*** Opening of Exercise materials ***

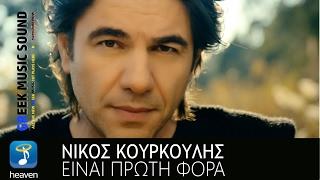 Νίκος Κουρκούλης - Είναι Πρώτη Φορά - Νέο Τραγούδι 2017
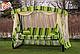 Гойдалка садова Соляріс Преміум (розкладна), фото 4
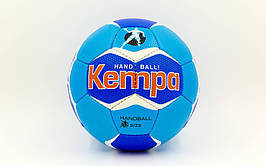 Мяч для гандбола KEMPA HB-5407-0 (PU, р-р 0, сшит вручную, голубой -синий)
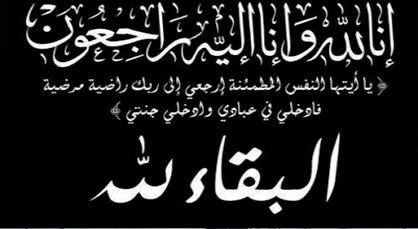 تعزية في وفاة المرحوم محمد بوبوح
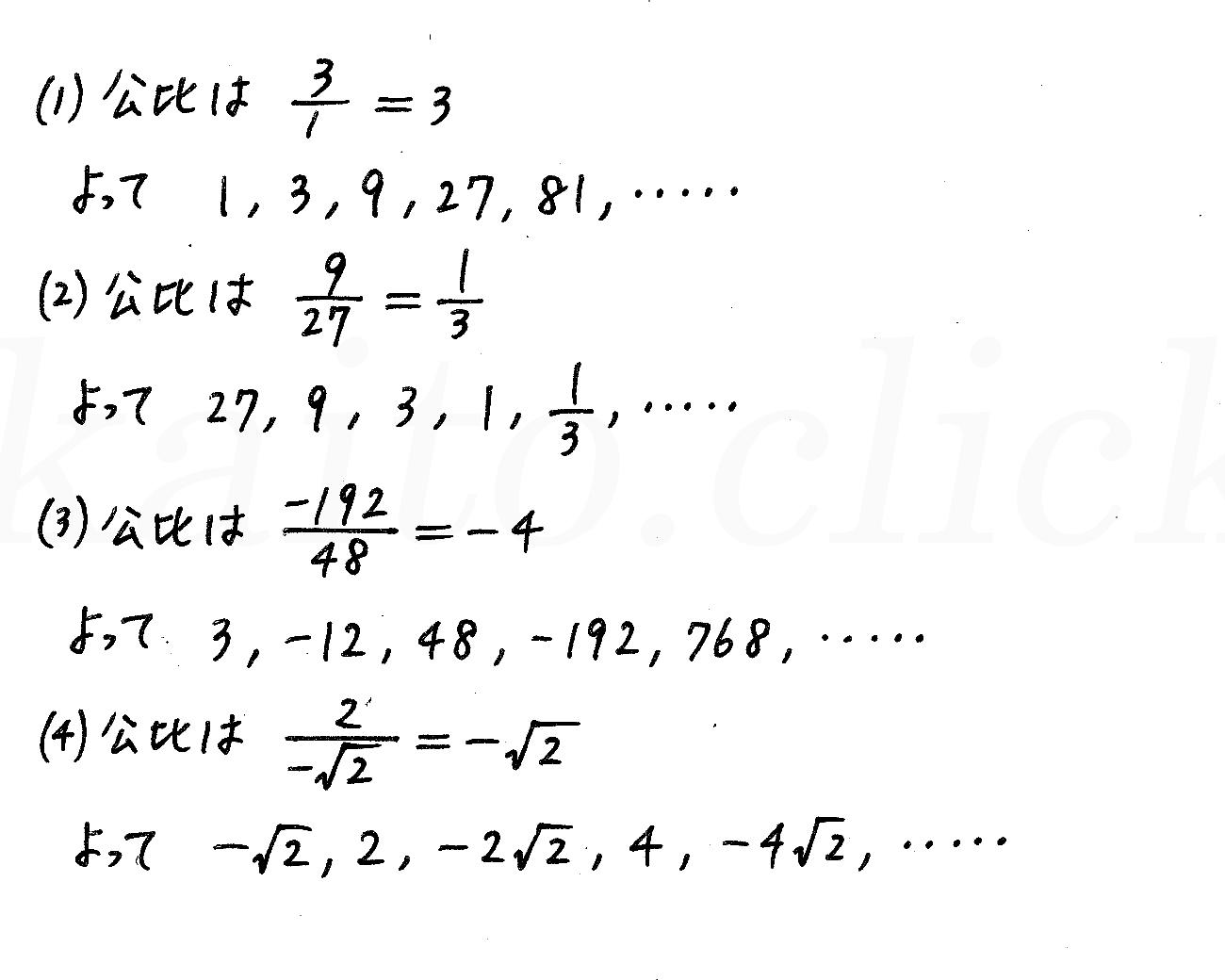4STEP数学B-180解答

*** Close of Exercise materials ***

◆ **About this task**:
Give back exactly the lines from the line with "Мяч для гандбола" through the end of the material above, and omit every picture.

◆ **Output for this task**:
 Мяч для гандбола KEMPA HB-5407-0 (PU, р-р 0, сшит вручную, голубой -синий)
 تعزية في وفاة المرحوم محمد بوبوح
4STEP数学B-180解答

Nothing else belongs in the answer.